I have a 2016 Kioti DK 4510 Hydro shuttle with 627 hours on the clock, when I parked it 3 days ago everything is fine. Today I go out to start it, when I cycled the key it I could hear a couple of relays clicking but it wouldn’t do anything as far as turning over, the gauges were going crazy and every warning indicator was flashing, on the hour meter I seen Error 2 and Error 6 and 7 scroll across. Battery was charged to 12.7 volts And when I have a volt meter hooked to it and try to start it the voltage would plummet to 6 volts. All the fuses checked out and APPEAR to be operational. The main relay that was making the clicking noise I checked and it ohmed out, however when I disconnect the relay, that I am assuming is main ignition relay?? The brand is Handouk and the number on it is RV7-12-6STM-D 70amp 14dc, obliviously the clicking would stop and also the gauges would stabilize and no warning indicators other than the normal during startup it still wouldn’t start, I would assume cause the relay was removed. I have found a replacement relay on eBay for $25, but not sure how deep I should dig into it before taking it to the dealer, it should still be under warranty, I’m assuming the 6 year unlimited power train warranty would cover this. 
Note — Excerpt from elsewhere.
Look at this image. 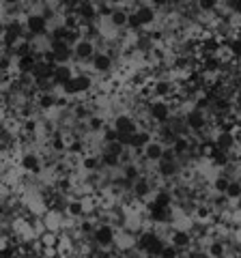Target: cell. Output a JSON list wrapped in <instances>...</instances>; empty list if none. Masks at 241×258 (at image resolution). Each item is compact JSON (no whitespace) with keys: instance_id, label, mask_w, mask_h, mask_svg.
Instances as JSON below:
<instances>
[{"instance_id":"4fadbf2b","label":"cell","mask_w":241,"mask_h":258,"mask_svg":"<svg viewBox=\"0 0 241 258\" xmlns=\"http://www.w3.org/2000/svg\"><path fill=\"white\" fill-rule=\"evenodd\" d=\"M179 254H181L179 249L172 247L170 243H166V245H164V249H162V254H159V258H176Z\"/></svg>"},{"instance_id":"3957f363","label":"cell","mask_w":241,"mask_h":258,"mask_svg":"<svg viewBox=\"0 0 241 258\" xmlns=\"http://www.w3.org/2000/svg\"><path fill=\"white\" fill-rule=\"evenodd\" d=\"M112 127H114V132L118 134V138H127V136H132V134H136L140 129L136 116L125 114V112H120V114L114 116V120H112Z\"/></svg>"},{"instance_id":"30bf717a","label":"cell","mask_w":241,"mask_h":258,"mask_svg":"<svg viewBox=\"0 0 241 258\" xmlns=\"http://www.w3.org/2000/svg\"><path fill=\"white\" fill-rule=\"evenodd\" d=\"M164 151H166L164 144L153 138L147 147L142 149V161H147V164H157V161H162Z\"/></svg>"},{"instance_id":"7a4b0ae2","label":"cell","mask_w":241,"mask_h":258,"mask_svg":"<svg viewBox=\"0 0 241 258\" xmlns=\"http://www.w3.org/2000/svg\"><path fill=\"white\" fill-rule=\"evenodd\" d=\"M114 239H116V230H114V226H112V224H99V226H95L93 241H95V245H97L99 249L114 247Z\"/></svg>"},{"instance_id":"8fae6325","label":"cell","mask_w":241,"mask_h":258,"mask_svg":"<svg viewBox=\"0 0 241 258\" xmlns=\"http://www.w3.org/2000/svg\"><path fill=\"white\" fill-rule=\"evenodd\" d=\"M65 215L71 217V220H76V217H84L86 211H84L82 198H69L67 205H65Z\"/></svg>"},{"instance_id":"6da1fadb","label":"cell","mask_w":241,"mask_h":258,"mask_svg":"<svg viewBox=\"0 0 241 258\" xmlns=\"http://www.w3.org/2000/svg\"><path fill=\"white\" fill-rule=\"evenodd\" d=\"M147 116H149L151 123H153L155 129L162 127V125H168V120L172 118L170 101H166V99H151L149 108H147Z\"/></svg>"},{"instance_id":"9c48e42d","label":"cell","mask_w":241,"mask_h":258,"mask_svg":"<svg viewBox=\"0 0 241 258\" xmlns=\"http://www.w3.org/2000/svg\"><path fill=\"white\" fill-rule=\"evenodd\" d=\"M134 15L138 18L140 26L147 28V26H153V24H155V20H157V9H155V5H136Z\"/></svg>"},{"instance_id":"ba28073f","label":"cell","mask_w":241,"mask_h":258,"mask_svg":"<svg viewBox=\"0 0 241 258\" xmlns=\"http://www.w3.org/2000/svg\"><path fill=\"white\" fill-rule=\"evenodd\" d=\"M91 67L97 76H108V74H112V69H114V58H112L108 52H97L91 58Z\"/></svg>"},{"instance_id":"7c38bea8","label":"cell","mask_w":241,"mask_h":258,"mask_svg":"<svg viewBox=\"0 0 241 258\" xmlns=\"http://www.w3.org/2000/svg\"><path fill=\"white\" fill-rule=\"evenodd\" d=\"M224 196H226V200H237L241 196V181L239 179H230L226 191H224Z\"/></svg>"},{"instance_id":"277c9868","label":"cell","mask_w":241,"mask_h":258,"mask_svg":"<svg viewBox=\"0 0 241 258\" xmlns=\"http://www.w3.org/2000/svg\"><path fill=\"white\" fill-rule=\"evenodd\" d=\"M183 120H186L188 132H194V134L205 132V129L209 127V116H207V112L196 110V108H192L190 112H186V114H183Z\"/></svg>"},{"instance_id":"5b68a950","label":"cell","mask_w":241,"mask_h":258,"mask_svg":"<svg viewBox=\"0 0 241 258\" xmlns=\"http://www.w3.org/2000/svg\"><path fill=\"white\" fill-rule=\"evenodd\" d=\"M71 50H74V58L80 60V62H88L93 58L95 54H97V43L91 41V39H80L71 45Z\"/></svg>"},{"instance_id":"52a82bcc","label":"cell","mask_w":241,"mask_h":258,"mask_svg":"<svg viewBox=\"0 0 241 258\" xmlns=\"http://www.w3.org/2000/svg\"><path fill=\"white\" fill-rule=\"evenodd\" d=\"M168 243H170L172 247H176L179 252H183V249L192 247V243H194V237H192L190 228H172L170 237H168Z\"/></svg>"},{"instance_id":"8992f818","label":"cell","mask_w":241,"mask_h":258,"mask_svg":"<svg viewBox=\"0 0 241 258\" xmlns=\"http://www.w3.org/2000/svg\"><path fill=\"white\" fill-rule=\"evenodd\" d=\"M20 170L22 172H30V174H39L43 170V155H39L35 151H28L20 157Z\"/></svg>"},{"instance_id":"5bb4252c","label":"cell","mask_w":241,"mask_h":258,"mask_svg":"<svg viewBox=\"0 0 241 258\" xmlns=\"http://www.w3.org/2000/svg\"><path fill=\"white\" fill-rule=\"evenodd\" d=\"M235 203H237V211H241V196L235 200Z\"/></svg>"}]
</instances>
anyhow I’m rambling now, if anyone has had a similar experience I would love to hear your experience with it.


----------



## thepumpguysc (Jan 25, 2015)

It may be possible that the starter is stuck..
The voltage crashing to 6v is "no bueno"..
6v wont even lite the glow plugs.!! let alone run a starter..
Have u tried leaving the key ON & jumping the starter w/ either a starter button or screwdriver.??
BE CAREFUL.. it might run u over if its in gear.!!!


----------



## runningcrazy (Dec 6, 2011)

thepumpguysc said:


> It may be possible that the starter is stuck..
> The voltage crashing to 6v is "no bueno"..
> 6v wont even lite the glow plugs.!! let alone run a starter..
> Have u tried leaving the key ON & jumping the starter w/ either a starter button or screwdriver.??
> BE CAREFUL.. it might run u over if its in gear.!!!
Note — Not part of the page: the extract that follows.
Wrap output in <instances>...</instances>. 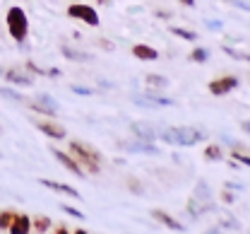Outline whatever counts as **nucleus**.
Masks as SVG:
<instances>
[{"label":"nucleus","instance_id":"37","mask_svg":"<svg viewBox=\"0 0 250 234\" xmlns=\"http://www.w3.org/2000/svg\"><path fill=\"white\" fill-rule=\"evenodd\" d=\"M241 131L250 135V121H243V123H241Z\"/></svg>","mask_w":250,"mask_h":234},{"label":"nucleus","instance_id":"10","mask_svg":"<svg viewBox=\"0 0 250 234\" xmlns=\"http://www.w3.org/2000/svg\"><path fill=\"white\" fill-rule=\"evenodd\" d=\"M34 126L43 135H48L51 140H65V138H67V133H65V128H62L61 123H53V121H34Z\"/></svg>","mask_w":250,"mask_h":234},{"label":"nucleus","instance_id":"9","mask_svg":"<svg viewBox=\"0 0 250 234\" xmlns=\"http://www.w3.org/2000/svg\"><path fill=\"white\" fill-rule=\"evenodd\" d=\"M236 87H238V77H233V75H224V77H217L209 82V92L214 97H224V94L233 92Z\"/></svg>","mask_w":250,"mask_h":234},{"label":"nucleus","instance_id":"30","mask_svg":"<svg viewBox=\"0 0 250 234\" xmlns=\"http://www.w3.org/2000/svg\"><path fill=\"white\" fill-rule=\"evenodd\" d=\"M62 210H65L67 215H72V217H77V220H84V212H80L77 208H70V205H62Z\"/></svg>","mask_w":250,"mask_h":234},{"label":"nucleus","instance_id":"35","mask_svg":"<svg viewBox=\"0 0 250 234\" xmlns=\"http://www.w3.org/2000/svg\"><path fill=\"white\" fill-rule=\"evenodd\" d=\"M226 188H229V191H243V184H233V181H231V184H226Z\"/></svg>","mask_w":250,"mask_h":234},{"label":"nucleus","instance_id":"23","mask_svg":"<svg viewBox=\"0 0 250 234\" xmlns=\"http://www.w3.org/2000/svg\"><path fill=\"white\" fill-rule=\"evenodd\" d=\"M190 61H192V63H207V61H209V51L197 46V48L190 51Z\"/></svg>","mask_w":250,"mask_h":234},{"label":"nucleus","instance_id":"38","mask_svg":"<svg viewBox=\"0 0 250 234\" xmlns=\"http://www.w3.org/2000/svg\"><path fill=\"white\" fill-rule=\"evenodd\" d=\"M53 234H70V230H67L65 225H61V227H58V230H56V232H53Z\"/></svg>","mask_w":250,"mask_h":234},{"label":"nucleus","instance_id":"1","mask_svg":"<svg viewBox=\"0 0 250 234\" xmlns=\"http://www.w3.org/2000/svg\"><path fill=\"white\" fill-rule=\"evenodd\" d=\"M159 138L164 142H171V145H181V147H192L197 142H202L207 135L200 128H192V126H173V128H161Z\"/></svg>","mask_w":250,"mask_h":234},{"label":"nucleus","instance_id":"33","mask_svg":"<svg viewBox=\"0 0 250 234\" xmlns=\"http://www.w3.org/2000/svg\"><path fill=\"white\" fill-rule=\"evenodd\" d=\"M46 75L48 77H61V70L58 68H46Z\"/></svg>","mask_w":250,"mask_h":234},{"label":"nucleus","instance_id":"12","mask_svg":"<svg viewBox=\"0 0 250 234\" xmlns=\"http://www.w3.org/2000/svg\"><path fill=\"white\" fill-rule=\"evenodd\" d=\"M192 198H197V201L202 203L205 208H207V212H212L214 210V201H212V188H209V184L207 181H200L197 186H195V196Z\"/></svg>","mask_w":250,"mask_h":234},{"label":"nucleus","instance_id":"27","mask_svg":"<svg viewBox=\"0 0 250 234\" xmlns=\"http://www.w3.org/2000/svg\"><path fill=\"white\" fill-rule=\"evenodd\" d=\"M0 97H7V99L17 101V104H22V101H24V97H22L20 92H15V90H10V87H0Z\"/></svg>","mask_w":250,"mask_h":234},{"label":"nucleus","instance_id":"21","mask_svg":"<svg viewBox=\"0 0 250 234\" xmlns=\"http://www.w3.org/2000/svg\"><path fill=\"white\" fill-rule=\"evenodd\" d=\"M168 32L173 34V36L186 39V41H197V34L192 32V29H186V27H176V24H171V27H168Z\"/></svg>","mask_w":250,"mask_h":234},{"label":"nucleus","instance_id":"17","mask_svg":"<svg viewBox=\"0 0 250 234\" xmlns=\"http://www.w3.org/2000/svg\"><path fill=\"white\" fill-rule=\"evenodd\" d=\"M7 232L10 234H29L31 232L29 215H15V220H12V225L7 227Z\"/></svg>","mask_w":250,"mask_h":234},{"label":"nucleus","instance_id":"3","mask_svg":"<svg viewBox=\"0 0 250 234\" xmlns=\"http://www.w3.org/2000/svg\"><path fill=\"white\" fill-rule=\"evenodd\" d=\"M5 22H7V32H10V36H12L20 46H24V39H27V34H29V20H27V12H24L20 5H12V7L7 10Z\"/></svg>","mask_w":250,"mask_h":234},{"label":"nucleus","instance_id":"7","mask_svg":"<svg viewBox=\"0 0 250 234\" xmlns=\"http://www.w3.org/2000/svg\"><path fill=\"white\" fill-rule=\"evenodd\" d=\"M29 106L36 111V114H41V116H56L58 114V101L53 99V97H48V94H39V97H34L29 101Z\"/></svg>","mask_w":250,"mask_h":234},{"label":"nucleus","instance_id":"11","mask_svg":"<svg viewBox=\"0 0 250 234\" xmlns=\"http://www.w3.org/2000/svg\"><path fill=\"white\" fill-rule=\"evenodd\" d=\"M53 157H56V160H58V162H61L70 174H75V176H84V174H82V167H80V164L75 162V157H72V155H67L65 150H58V147H56V150H53Z\"/></svg>","mask_w":250,"mask_h":234},{"label":"nucleus","instance_id":"25","mask_svg":"<svg viewBox=\"0 0 250 234\" xmlns=\"http://www.w3.org/2000/svg\"><path fill=\"white\" fill-rule=\"evenodd\" d=\"M224 53H226V56H231V58H236V61H246V63H250V53L236 51V48H231V46H224Z\"/></svg>","mask_w":250,"mask_h":234},{"label":"nucleus","instance_id":"19","mask_svg":"<svg viewBox=\"0 0 250 234\" xmlns=\"http://www.w3.org/2000/svg\"><path fill=\"white\" fill-rule=\"evenodd\" d=\"M145 82H147L149 90H166V87H168V77H164V75H159V72L145 75Z\"/></svg>","mask_w":250,"mask_h":234},{"label":"nucleus","instance_id":"26","mask_svg":"<svg viewBox=\"0 0 250 234\" xmlns=\"http://www.w3.org/2000/svg\"><path fill=\"white\" fill-rule=\"evenodd\" d=\"M15 210H2L0 212V230H7L10 225H12V220H15Z\"/></svg>","mask_w":250,"mask_h":234},{"label":"nucleus","instance_id":"41","mask_svg":"<svg viewBox=\"0 0 250 234\" xmlns=\"http://www.w3.org/2000/svg\"><path fill=\"white\" fill-rule=\"evenodd\" d=\"M72 234H89V232H84V230H77V232H72Z\"/></svg>","mask_w":250,"mask_h":234},{"label":"nucleus","instance_id":"36","mask_svg":"<svg viewBox=\"0 0 250 234\" xmlns=\"http://www.w3.org/2000/svg\"><path fill=\"white\" fill-rule=\"evenodd\" d=\"M207 27H209L212 32H217V29H221V22H207Z\"/></svg>","mask_w":250,"mask_h":234},{"label":"nucleus","instance_id":"39","mask_svg":"<svg viewBox=\"0 0 250 234\" xmlns=\"http://www.w3.org/2000/svg\"><path fill=\"white\" fill-rule=\"evenodd\" d=\"M181 5H186V7H195V0H178Z\"/></svg>","mask_w":250,"mask_h":234},{"label":"nucleus","instance_id":"31","mask_svg":"<svg viewBox=\"0 0 250 234\" xmlns=\"http://www.w3.org/2000/svg\"><path fill=\"white\" fill-rule=\"evenodd\" d=\"M219 198H221L224 203H233L236 201V196H233V193H229V188H226V191H221V196H219Z\"/></svg>","mask_w":250,"mask_h":234},{"label":"nucleus","instance_id":"29","mask_svg":"<svg viewBox=\"0 0 250 234\" xmlns=\"http://www.w3.org/2000/svg\"><path fill=\"white\" fill-rule=\"evenodd\" d=\"M72 92L75 94H84V97H89V94H94L92 87H82V85H72Z\"/></svg>","mask_w":250,"mask_h":234},{"label":"nucleus","instance_id":"8","mask_svg":"<svg viewBox=\"0 0 250 234\" xmlns=\"http://www.w3.org/2000/svg\"><path fill=\"white\" fill-rule=\"evenodd\" d=\"M2 77H5L10 85H17V87H31V85H34V75H31L27 68H24V70H20V68H7V70L2 72Z\"/></svg>","mask_w":250,"mask_h":234},{"label":"nucleus","instance_id":"32","mask_svg":"<svg viewBox=\"0 0 250 234\" xmlns=\"http://www.w3.org/2000/svg\"><path fill=\"white\" fill-rule=\"evenodd\" d=\"M221 227H229V230H241V225H238L236 220H224V222H221Z\"/></svg>","mask_w":250,"mask_h":234},{"label":"nucleus","instance_id":"2","mask_svg":"<svg viewBox=\"0 0 250 234\" xmlns=\"http://www.w3.org/2000/svg\"><path fill=\"white\" fill-rule=\"evenodd\" d=\"M70 155L75 157V162L80 167L87 169L89 174H99L101 171V155H99V150H94L92 145L80 142V140H72L70 142Z\"/></svg>","mask_w":250,"mask_h":234},{"label":"nucleus","instance_id":"15","mask_svg":"<svg viewBox=\"0 0 250 234\" xmlns=\"http://www.w3.org/2000/svg\"><path fill=\"white\" fill-rule=\"evenodd\" d=\"M152 217H154L156 222H161V225H166L171 232H186V227L176 220V217H171L168 212H164V210H152Z\"/></svg>","mask_w":250,"mask_h":234},{"label":"nucleus","instance_id":"44","mask_svg":"<svg viewBox=\"0 0 250 234\" xmlns=\"http://www.w3.org/2000/svg\"><path fill=\"white\" fill-rule=\"evenodd\" d=\"M229 2H236V0H229Z\"/></svg>","mask_w":250,"mask_h":234},{"label":"nucleus","instance_id":"20","mask_svg":"<svg viewBox=\"0 0 250 234\" xmlns=\"http://www.w3.org/2000/svg\"><path fill=\"white\" fill-rule=\"evenodd\" d=\"M205 160H207V162H221V160H224V150H221L219 142L205 147Z\"/></svg>","mask_w":250,"mask_h":234},{"label":"nucleus","instance_id":"40","mask_svg":"<svg viewBox=\"0 0 250 234\" xmlns=\"http://www.w3.org/2000/svg\"><path fill=\"white\" fill-rule=\"evenodd\" d=\"M205 234H219V230H217V227H212V230H207Z\"/></svg>","mask_w":250,"mask_h":234},{"label":"nucleus","instance_id":"6","mask_svg":"<svg viewBox=\"0 0 250 234\" xmlns=\"http://www.w3.org/2000/svg\"><path fill=\"white\" fill-rule=\"evenodd\" d=\"M130 131H132V138L147 140V142L159 140V133H161L159 126H152V123H147V121H135V123H130Z\"/></svg>","mask_w":250,"mask_h":234},{"label":"nucleus","instance_id":"16","mask_svg":"<svg viewBox=\"0 0 250 234\" xmlns=\"http://www.w3.org/2000/svg\"><path fill=\"white\" fill-rule=\"evenodd\" d=\"M132 56L137 61H159V51L154 46H147V44H135L132 46Z\"/></svg>","mask_w":250,"mask_h":234},{"label":"nucleus","instance_id":"43","mask_svg":"<svg viewBox=\"0 0 250 234\" xmlns=\"http://www.w3.org/2000/svg\"><path fill=\"white\" fill-rule=\"evenodd\" d=\"M2 72H5V70H2V68H0V75H2Z\"/></svg>","mask_w":250,"mask_h":234},{"label":"nucleus","instance_id":"18","mask_svg":"<svg viewBox=\"0 0 250 234\" xmlns=\"http://www.w3.org/2000/svg\"><path fill=\"white\" fill-rule=\"evenodd\" d=\"M142 97H145V99H149L154 106H176V99L164 97V94H161V90H149V87H147V92H145Z\"/></svg>","mask_w":250,"mask_h":234},{"label":"nucleus","instance_id":"4","mask_svg":"<svg viewBox=\"0 0 250 234\" xmlns=\"http://www.w3.org/2000/svg\"><path fill=\"white\" fill-rule=\"evenodd\" d=\"M67 17L80 20V22H84V24H89V27H99V24H101L99 12L94 10L92 5H84V2H72V5L67 7Z\"/></svg>","mask_w":250,"mask_h":234},{"label":"nucleus","instance_id":"28","mask_svg":"<svg viewBox=\"0 0 250 234\" xmlns=\"http://www.w3.org/2000/svg\"><path fill=\"white\" fill-rule=\"evenodd\" d=\"M231 157H233V162H241V164L250 167V157H248V155H241V152L236 150V152H231Z\"/></svg>","mask_w":250,"mask_h":234},{"label":"nucleus","instance_id":"24","mask_svg":"<svg viewBox=\"0 0 250 234\" xmlns=\"http://www.w3.org/2000/svg\"><path fill=\"white\" fill-rule=\"evenodd\" d=\"M31 227H34L36 232H48V230H51V217L41 215V217H36V220L31 222Z\"/></svg>","mask_w":250,"mask_h":234},{"label":"nucleus","instance_id":"22","mask_svg":"<svg viewBox=\"0 0 250 234\" xmlns=\"http://www.w3.org/2000/svg\"><path fill=\"white\" fill-rule=\"evenodd\" d=\"M188 212H190V217H200V215L207 212V208L197 201V198H190V201H188Z\"/></svg>","mask_w":250,"mask_h":234},{"label":"nucleus","instance_id":"5","mask_svg":"<svg viewBox=\"0 0 250 234\" xmlns=\"http://www.w3.org/2000/svg\"><path fill=\"white\" fill-rule=\"evenodd\" d=\"M118 147L125 150V152H132V155H161V150L156 147L154 142H147V140H137V138H132V140H118Z\"/></svg>","mask_w":250,"mask_h":234},{"label":"nucleus","instance_id":"34","mask_svg":"<svg viewBox=\"0 0 250 234\" xmlns=\"http://www.w3.org/2000/svg\"><path fill=\"white\" fill-rule=\"evenodd\" d=\"M99 46H101V48H106V51H113V48H116V46H113L111 41H104V39L99 41Z\"/></svg>","mask_w":250,"mask_h":234},{"label":"nucleus","instance_id":"42","mask_svg":"<svg viewBox=\"0 0 250 234\" xmlns=\"http://www.w3.org/2000/svg\"><path fill=\"white\" fill-rule=\"evenodd\" d=\"M96 2H101V5H106V2H111V0H96Z\"/></svg>","mask_w":250,"mask_h":234},{"label":"nucleus","instance_id":"13","mask_svg":"<svg viewBox=\"0 0 250 234\" xmlns=\"http://www.w3.org/2000/svg\"><path fill=\"white\" fill-rule=\"evenodd\" d=\"M61 53L67 61H72V63H89V61H92V53L80 51V48H72V46H67V44H61Z\"/></svg>","mask_w":250,"mask_h":234},{"label":"nucleus","instance_id":"14","mask_svg":"<svg viewBox=\"0 0 250 234\" xmlns=\"http://www.w3.org/2000/svg\"><path fill=\"white\" fill-rule=\"evenodd\" d=\"M39 184L41 186H46V188H53V191H58V193H65V196H70V198H82V193H77V188L75 186H67V184H58V181H51V179H39Z\"/></svg>","mask_w":250,"mask_h":234}]
</instances>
we tried that yesterday and all it did was arc and wouldn’t turn over or do anything.


----------



## thepumpguysc (Jan 25, 2015)

There ya go.. starter is stuck.. Remove it.. 
OR the engine is locked up.??
Either way.. if u jumped the starter PROPERLY {small spade to big nut}& it didn't do anything.. take it off..& test it again..
While u have it off, stick a screwdriver in the flywheel & try to turn it..


----------



## runningcrazy (Dec 6, 2011)

thepumpguysc said:


> There ya go.. starter is stuck.. Remove it..
> OR the engine is locked up.??
> Either way.. if u jumped the starter PROPERLY {small spade to big nut}& it didn't do anything.. take it off..& test it again..
> While u have it off, stick a screwdriver in the flywheel & try to turn it..



Thanks for helping clear some cobwebs out of my brain, I’ll give that a shot today.


----------



## runningcrazy (Dec 6, 2011)

Update. Turns out it was a bad battery, took my cranking battery off my bass boat when I got home this morning and put it on my tractor, ole gal fired right up. I appreciate all the quick responses.


----------



## thepumpguysc (Jan 25, 2015)

1 or the other.. good find.. That 6v crash had me leaning towards the battery.. but it also "coulda been" the other..


----------



## ck3510hb (Sep 12, 2016)

Drives you crazy don't it @%#!. I had a similar situation with my Bobcat, Battery read 12.4 but no go. New battery, (old one was sealed and 14 years old). Running strong, working harder than me. lol


----------